Given data start

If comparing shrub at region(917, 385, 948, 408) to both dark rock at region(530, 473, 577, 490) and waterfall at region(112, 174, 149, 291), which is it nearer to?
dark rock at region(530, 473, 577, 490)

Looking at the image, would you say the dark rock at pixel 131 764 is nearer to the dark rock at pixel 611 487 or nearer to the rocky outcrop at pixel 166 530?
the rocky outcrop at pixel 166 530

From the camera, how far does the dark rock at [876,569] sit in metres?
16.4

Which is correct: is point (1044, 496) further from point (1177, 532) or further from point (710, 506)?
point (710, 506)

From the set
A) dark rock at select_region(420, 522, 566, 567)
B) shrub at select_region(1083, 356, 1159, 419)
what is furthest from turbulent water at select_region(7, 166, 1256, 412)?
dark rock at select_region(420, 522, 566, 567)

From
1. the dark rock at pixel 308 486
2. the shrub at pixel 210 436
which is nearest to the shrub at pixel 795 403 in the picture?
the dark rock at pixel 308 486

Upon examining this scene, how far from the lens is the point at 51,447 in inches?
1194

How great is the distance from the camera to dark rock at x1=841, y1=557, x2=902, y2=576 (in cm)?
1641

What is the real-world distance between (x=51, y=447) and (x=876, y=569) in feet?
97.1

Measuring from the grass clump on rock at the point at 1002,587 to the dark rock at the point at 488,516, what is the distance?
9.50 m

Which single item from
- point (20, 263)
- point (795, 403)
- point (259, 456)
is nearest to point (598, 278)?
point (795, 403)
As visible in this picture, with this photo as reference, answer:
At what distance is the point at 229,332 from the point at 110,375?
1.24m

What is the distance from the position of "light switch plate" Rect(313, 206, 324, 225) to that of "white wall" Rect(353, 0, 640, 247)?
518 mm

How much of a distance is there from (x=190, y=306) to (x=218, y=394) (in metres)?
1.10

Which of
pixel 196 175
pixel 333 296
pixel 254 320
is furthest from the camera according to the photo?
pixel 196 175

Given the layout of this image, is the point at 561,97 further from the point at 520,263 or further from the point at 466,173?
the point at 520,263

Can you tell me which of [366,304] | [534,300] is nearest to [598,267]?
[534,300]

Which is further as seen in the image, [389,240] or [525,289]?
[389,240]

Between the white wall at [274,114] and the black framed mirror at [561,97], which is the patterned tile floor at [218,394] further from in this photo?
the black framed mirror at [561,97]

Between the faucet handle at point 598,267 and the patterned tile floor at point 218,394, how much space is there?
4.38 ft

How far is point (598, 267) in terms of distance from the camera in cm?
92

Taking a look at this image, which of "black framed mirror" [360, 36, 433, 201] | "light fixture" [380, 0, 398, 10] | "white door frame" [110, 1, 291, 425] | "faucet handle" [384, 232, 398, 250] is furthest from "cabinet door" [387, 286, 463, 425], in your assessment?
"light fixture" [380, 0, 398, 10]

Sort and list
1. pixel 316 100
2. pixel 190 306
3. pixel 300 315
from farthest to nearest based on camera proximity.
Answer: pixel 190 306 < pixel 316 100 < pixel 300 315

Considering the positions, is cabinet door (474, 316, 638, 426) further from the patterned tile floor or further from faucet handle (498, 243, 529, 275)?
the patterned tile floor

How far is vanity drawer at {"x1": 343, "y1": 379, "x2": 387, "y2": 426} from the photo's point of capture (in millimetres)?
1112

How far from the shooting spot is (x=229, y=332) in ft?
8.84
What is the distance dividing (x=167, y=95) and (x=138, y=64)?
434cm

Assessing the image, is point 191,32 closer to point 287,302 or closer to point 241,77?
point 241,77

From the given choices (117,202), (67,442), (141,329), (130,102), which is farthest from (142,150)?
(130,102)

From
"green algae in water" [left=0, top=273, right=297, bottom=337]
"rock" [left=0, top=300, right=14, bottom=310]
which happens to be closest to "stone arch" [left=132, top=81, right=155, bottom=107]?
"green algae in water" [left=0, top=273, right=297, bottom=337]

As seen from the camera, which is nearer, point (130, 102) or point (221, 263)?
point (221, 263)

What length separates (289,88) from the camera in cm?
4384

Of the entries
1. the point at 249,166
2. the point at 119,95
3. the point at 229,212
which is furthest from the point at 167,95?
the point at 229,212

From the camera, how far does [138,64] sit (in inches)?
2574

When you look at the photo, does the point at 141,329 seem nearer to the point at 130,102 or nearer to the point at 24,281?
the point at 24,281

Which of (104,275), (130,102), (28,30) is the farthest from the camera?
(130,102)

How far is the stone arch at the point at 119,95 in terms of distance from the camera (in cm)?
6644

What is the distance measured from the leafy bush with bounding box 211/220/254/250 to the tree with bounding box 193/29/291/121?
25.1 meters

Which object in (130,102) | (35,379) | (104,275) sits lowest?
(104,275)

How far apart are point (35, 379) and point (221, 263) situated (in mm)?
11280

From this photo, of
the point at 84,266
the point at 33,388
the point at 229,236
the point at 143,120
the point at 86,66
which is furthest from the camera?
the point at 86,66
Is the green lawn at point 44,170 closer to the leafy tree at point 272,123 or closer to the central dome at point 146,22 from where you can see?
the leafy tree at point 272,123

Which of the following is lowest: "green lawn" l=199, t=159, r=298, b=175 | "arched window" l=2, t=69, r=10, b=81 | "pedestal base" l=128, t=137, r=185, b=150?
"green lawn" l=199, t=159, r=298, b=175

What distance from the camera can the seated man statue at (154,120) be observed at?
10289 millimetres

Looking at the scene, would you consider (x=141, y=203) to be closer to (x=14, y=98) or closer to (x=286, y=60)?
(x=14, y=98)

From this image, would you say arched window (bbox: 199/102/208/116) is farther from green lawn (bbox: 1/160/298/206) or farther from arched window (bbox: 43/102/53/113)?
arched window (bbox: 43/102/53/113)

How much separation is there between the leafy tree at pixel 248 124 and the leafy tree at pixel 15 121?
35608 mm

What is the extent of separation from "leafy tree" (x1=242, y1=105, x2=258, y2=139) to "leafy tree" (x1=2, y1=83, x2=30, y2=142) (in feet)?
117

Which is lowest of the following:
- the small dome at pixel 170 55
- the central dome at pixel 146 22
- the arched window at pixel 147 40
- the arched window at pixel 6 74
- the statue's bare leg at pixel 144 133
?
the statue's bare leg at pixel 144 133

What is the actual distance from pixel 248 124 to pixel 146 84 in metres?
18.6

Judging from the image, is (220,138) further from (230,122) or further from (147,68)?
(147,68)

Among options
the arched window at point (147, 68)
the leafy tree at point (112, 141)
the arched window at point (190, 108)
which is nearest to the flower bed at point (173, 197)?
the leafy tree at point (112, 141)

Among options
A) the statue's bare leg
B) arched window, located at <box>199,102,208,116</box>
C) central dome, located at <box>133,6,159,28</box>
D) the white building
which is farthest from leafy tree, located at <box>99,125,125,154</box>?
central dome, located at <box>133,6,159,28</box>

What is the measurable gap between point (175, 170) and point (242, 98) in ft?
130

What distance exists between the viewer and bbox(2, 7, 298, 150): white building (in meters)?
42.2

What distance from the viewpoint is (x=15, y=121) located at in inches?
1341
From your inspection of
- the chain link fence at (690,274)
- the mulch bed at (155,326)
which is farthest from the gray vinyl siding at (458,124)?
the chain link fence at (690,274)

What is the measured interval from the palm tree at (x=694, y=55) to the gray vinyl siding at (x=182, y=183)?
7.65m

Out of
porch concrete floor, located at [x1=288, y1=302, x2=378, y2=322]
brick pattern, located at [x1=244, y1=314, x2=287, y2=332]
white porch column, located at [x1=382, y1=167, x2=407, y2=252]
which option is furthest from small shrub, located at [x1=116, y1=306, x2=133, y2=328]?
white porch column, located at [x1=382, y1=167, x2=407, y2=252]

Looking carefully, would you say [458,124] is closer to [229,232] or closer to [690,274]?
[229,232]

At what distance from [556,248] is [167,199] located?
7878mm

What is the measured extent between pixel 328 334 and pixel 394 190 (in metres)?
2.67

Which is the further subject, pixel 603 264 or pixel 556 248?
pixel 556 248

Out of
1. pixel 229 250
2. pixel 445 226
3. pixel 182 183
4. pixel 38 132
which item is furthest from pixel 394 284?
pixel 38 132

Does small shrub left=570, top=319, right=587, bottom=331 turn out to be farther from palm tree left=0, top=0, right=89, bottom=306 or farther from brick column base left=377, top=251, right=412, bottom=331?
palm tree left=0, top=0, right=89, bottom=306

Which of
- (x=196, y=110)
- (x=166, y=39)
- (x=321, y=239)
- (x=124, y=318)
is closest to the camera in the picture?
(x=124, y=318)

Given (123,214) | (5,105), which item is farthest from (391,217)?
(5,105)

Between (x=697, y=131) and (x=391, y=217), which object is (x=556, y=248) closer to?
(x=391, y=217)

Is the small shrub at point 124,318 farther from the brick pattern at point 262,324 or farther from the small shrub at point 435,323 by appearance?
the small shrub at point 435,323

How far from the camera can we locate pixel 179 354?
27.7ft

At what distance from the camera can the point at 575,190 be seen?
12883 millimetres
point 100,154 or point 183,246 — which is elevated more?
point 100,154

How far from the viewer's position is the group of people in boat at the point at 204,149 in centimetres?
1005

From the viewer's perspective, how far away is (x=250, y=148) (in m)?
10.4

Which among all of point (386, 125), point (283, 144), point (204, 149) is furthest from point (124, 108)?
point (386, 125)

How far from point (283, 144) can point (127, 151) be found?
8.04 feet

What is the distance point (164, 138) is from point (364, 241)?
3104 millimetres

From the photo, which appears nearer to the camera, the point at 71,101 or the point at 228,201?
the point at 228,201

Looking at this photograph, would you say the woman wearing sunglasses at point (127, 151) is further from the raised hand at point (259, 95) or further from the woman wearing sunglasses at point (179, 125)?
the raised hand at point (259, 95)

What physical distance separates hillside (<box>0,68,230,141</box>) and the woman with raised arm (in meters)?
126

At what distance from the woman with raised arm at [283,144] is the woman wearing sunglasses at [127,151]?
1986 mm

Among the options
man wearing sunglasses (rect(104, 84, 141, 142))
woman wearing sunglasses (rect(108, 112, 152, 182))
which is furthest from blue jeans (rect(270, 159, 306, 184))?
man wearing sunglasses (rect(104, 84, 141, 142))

Given data end

What is expected » Set down nothing but the lines from the one with "From the photo, which" through the end of the records, keeping each line exactly as written and including both ends.

Written answer »
From the photo, which appears nearer to the camera, the point at 71,101 or the point at 228,201?
the point at 228,201

Looking at this photograph, would you say the woman wearing sunglasses at point (127, 151) is further from the raised hand at point (259, 95) or further from the woman wearing sunglasses at point (179, 125)?
the raised hand at point (259, 95)

What physical distance separates hillside (<box>0,68,230,141</box>) and the woman with raised arm (in meters)?
126

At what distance from the woman with raised arm at [283,144] is the woman wearing sunglasses at [127,151]?
1986 mm

Among the options
man wearing sunglasses (rect(104, 84, 141, 142))
woman wearing sunglasses (rect(108, 112, 152, 182))
which is furthest from blue jeans (rect(270, 159, 306, 184))?
man wearing sunglasses (rect(104, 84, 141, 142))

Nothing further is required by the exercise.